Top of Dataset records

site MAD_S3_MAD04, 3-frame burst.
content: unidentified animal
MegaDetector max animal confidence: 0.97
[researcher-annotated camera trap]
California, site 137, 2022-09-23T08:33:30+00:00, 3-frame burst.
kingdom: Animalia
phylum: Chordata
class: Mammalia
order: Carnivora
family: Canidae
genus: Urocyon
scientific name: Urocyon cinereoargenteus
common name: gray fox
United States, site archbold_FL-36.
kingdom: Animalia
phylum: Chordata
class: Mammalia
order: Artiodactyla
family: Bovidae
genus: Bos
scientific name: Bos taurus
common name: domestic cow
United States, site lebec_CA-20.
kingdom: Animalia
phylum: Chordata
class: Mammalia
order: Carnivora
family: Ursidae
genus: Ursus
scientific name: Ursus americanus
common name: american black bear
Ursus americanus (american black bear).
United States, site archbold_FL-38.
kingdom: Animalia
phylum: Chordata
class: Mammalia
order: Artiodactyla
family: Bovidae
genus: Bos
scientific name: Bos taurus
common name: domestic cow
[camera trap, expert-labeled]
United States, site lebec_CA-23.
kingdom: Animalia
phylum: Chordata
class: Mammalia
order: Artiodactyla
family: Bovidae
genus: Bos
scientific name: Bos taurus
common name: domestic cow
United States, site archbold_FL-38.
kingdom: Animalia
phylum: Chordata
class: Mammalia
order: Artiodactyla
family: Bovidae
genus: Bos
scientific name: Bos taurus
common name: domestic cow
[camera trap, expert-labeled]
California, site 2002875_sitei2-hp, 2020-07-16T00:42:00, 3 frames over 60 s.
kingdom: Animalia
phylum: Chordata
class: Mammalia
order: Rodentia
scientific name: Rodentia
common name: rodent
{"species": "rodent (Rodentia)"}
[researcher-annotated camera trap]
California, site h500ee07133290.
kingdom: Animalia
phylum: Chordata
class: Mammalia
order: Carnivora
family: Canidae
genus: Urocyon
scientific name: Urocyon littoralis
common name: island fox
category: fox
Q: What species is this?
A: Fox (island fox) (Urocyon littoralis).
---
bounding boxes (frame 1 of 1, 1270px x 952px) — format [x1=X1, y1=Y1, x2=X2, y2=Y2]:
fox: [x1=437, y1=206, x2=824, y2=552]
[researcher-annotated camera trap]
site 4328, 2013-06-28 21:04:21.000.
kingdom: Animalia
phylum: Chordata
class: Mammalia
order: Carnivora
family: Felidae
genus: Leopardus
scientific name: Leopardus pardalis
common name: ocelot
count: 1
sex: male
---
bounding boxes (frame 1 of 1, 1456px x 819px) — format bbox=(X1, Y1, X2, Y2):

Bottom of Dataset records

**Your goal**: Retype the lines above, keeping every character.

**Output of the exercise**:
site MAD_S3_MAD04, 3-frame burst.
content: unidentified animal
MegaDetector max animal confidence: 0.97
[researcher-annotated camera trap]
California, site 137, 2022-09-23T08:33:30+00:00, 3-frame burst.
kingdom: Animalia
phylum: Chordata
class: Mammalia
order: Carnivora
family: Canidae
genus: Urocyon
scientific name: Urocyon cinereoargenteus
common name: gray fox
United States, site archbold_FL-36.
kingdom: Animalia
phylum: Chordata
class: Mammalia
order: Artiodactyla
family: Bovidae
genus: Bos
scientific name: Bos taurus
common name: domestic cow
United States, site lebec_CA-20.
kingdom: Animalia
phylum: Chordata
class: Mammalia
order: Carnivora
family: Ursidae
genus: Ursus
scientific name: Ursus americanus
common name: american black bear
Ursus americanus (american black bear).
United States, site archbold_FL-38.
kingdom: Animalia
phylum: Chordata
class: Mammalia
order: Artiodactyla
family: Bovidae
genus: Bos
scientific name: Bos taurus
common name: domestic cow
[camera trap, expert-labeled]
United States, site lebec_CA-23.
kingdom: Animalia
phylum: Chordata
class: Mammalia
order: Artiodactyla
family: Bovidae
genus: Bos
scientific name: Bos taurus
common name: domestic cow
United States, site archbold_FL-38.
kingdom: Animalia
phylum: Chordata
class: Mammalia
order: Artiodactyla
family: Bovidae
genus: Bos
scientific name: Bos taurus
common name: domestic cow
[camera trap, expert-labeled]
California, site 2002875_sitei2-hp, 2020-07-16T00:42:00, 3 frames over 60 s.
kingdom: Animalia
phylum: Chordata
class: Mammalia
order: Rodentia
scientific name: Rodentia
common name: rodent
{"species": "rodent (Rodentia)"}
[researcher-annotated camera trap]
California, site h500ee07133290.
kingdom: Animalia
phylum: Chordata
class: Mammalia
order: Carnivora
family: Canidae
genus: Urocyon
scientific name: Urocyon littoralis
common name: island fox
category: fox
Q: What species is this?
A: Fox (island fox) (Urocyon littoralis).
---
bounding boxes (frame 1 of 1, 1270px x 952px) — format [x1=X1, y1=Y1, x2=X2, y2=Y2]:
fox: [x1=437, y1=206, x2=824, y2=552]
[researcher-annotated camera trap]
site 4328, 2013-06-28 21:04:21.000.
kingdom: Animalia
phylum: Chordata
class: Mammalia
order: Carnivora
family: Felidae
genus: Leopardus
scientific name: Leopardus pardalis
common name: ocelot
count: 1
sex: male
---
bounding boxes (frame 1 of 1, 1456px x 819px) — format bbox=(X1, Y1, X2, Y2):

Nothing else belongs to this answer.